Letter: Keep Glenwood’s cleanup | PostIndependent.com

Letter: Keep Glenwood’s cleanup

I am never short of amazed at how public officials continue to have grandiose ideas about what their constituents need without listening or consulting us first — case in point the acting city manager, Mr. Andrew Gorgey, who recently announced what a great idea it would be to get rid of the city of Glenwood Springs’ annual curbside cleanup. Mr. Gorgey was quoted as referring to this service as time-consuming and costly, referring to the labor by city workers and the cost to the city, which was approximately $100,000 to $135,000 a year according to his recent analysis. His solution is simple: Get rid of this service.

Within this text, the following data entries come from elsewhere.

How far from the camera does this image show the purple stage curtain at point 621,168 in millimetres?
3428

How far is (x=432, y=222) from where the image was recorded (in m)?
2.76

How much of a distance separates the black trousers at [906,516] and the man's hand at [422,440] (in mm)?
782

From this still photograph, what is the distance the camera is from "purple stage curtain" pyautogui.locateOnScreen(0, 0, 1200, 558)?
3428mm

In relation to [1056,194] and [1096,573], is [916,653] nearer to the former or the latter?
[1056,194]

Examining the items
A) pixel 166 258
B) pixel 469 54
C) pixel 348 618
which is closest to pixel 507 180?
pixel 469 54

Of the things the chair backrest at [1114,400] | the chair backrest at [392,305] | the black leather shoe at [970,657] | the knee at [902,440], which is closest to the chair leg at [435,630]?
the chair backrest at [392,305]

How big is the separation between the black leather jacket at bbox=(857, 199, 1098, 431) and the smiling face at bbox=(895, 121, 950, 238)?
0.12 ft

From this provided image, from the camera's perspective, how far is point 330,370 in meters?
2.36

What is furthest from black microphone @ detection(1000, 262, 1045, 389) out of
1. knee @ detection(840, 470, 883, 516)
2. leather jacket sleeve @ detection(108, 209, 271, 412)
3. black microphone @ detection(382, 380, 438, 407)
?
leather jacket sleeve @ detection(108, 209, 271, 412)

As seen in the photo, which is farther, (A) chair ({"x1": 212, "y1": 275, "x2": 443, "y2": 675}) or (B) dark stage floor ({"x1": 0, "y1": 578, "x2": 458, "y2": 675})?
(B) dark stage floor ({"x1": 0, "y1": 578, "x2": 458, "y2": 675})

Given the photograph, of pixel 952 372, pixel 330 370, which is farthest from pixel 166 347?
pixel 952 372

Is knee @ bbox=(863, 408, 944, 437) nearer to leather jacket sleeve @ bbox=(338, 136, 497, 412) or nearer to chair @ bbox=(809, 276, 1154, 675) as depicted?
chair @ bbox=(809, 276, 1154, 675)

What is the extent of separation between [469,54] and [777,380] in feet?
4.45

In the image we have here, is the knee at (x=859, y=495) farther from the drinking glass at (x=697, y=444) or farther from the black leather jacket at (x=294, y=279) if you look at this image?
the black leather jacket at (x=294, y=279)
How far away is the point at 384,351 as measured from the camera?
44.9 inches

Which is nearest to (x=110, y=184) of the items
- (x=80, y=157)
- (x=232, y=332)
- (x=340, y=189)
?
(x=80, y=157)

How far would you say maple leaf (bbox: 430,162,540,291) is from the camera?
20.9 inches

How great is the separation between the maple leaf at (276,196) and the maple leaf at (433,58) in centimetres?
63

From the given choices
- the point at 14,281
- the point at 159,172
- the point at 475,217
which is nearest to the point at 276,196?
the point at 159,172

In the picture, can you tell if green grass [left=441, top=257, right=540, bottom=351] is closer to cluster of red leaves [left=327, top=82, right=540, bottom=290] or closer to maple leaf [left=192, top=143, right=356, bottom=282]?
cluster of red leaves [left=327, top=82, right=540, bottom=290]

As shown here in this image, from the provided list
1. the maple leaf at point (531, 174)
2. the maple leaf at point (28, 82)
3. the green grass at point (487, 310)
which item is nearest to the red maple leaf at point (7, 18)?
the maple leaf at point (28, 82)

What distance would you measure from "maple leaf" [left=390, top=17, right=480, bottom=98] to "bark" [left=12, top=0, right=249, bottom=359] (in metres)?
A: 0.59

I would simply like to know how many local residents Mr. Gorgey interviewed before making his comments, because everyone (about 50 people thus far) that I have talked to believe that the annual trash pickup is a great service and it would be ridiculous to stop it. This is the city’s one opportunity to have its residents help clean up the entire city. As stated in a previous letter to the editor, it is an excellent help for the elderly, the handicapped and those who have issues in either lifting or transporting items to the city’s dump; their only opportunity to do their part in beatifying the city of Glenwood Springs.

Also, in regards to the man hours and labor of city workers, isn’t this the slow period for city workers — that is, between plowing snow and the summer when their work picks up? Besides, aren’t we the ones who are paying their salaries already? Also, what can $100,000 buy in this economy? I would much prefer using it to clean up the city.

Finally, I would like to complement the code enforcement officer for the job that she does and believe that this service could only make her job a little easier (by the way, I understand that the city is presently conducting interviews for a second code enforcement officer — if that is true, then wouldn’t this annual curbside service make it a little easier for both officers in the future? This service is a not a bad idea; it’s a great idea, and if Mr. Gorgey would simply ask a few people their opinions, then he would quickly realize how good this service is and how everyone is in favor of it. The idea of removing one more of the few free services that the city offers its residents does not hit me as a very good idea. I’m sure that, sooner or later, the city will make up for the cost of this service through taxes as it has always done in the past.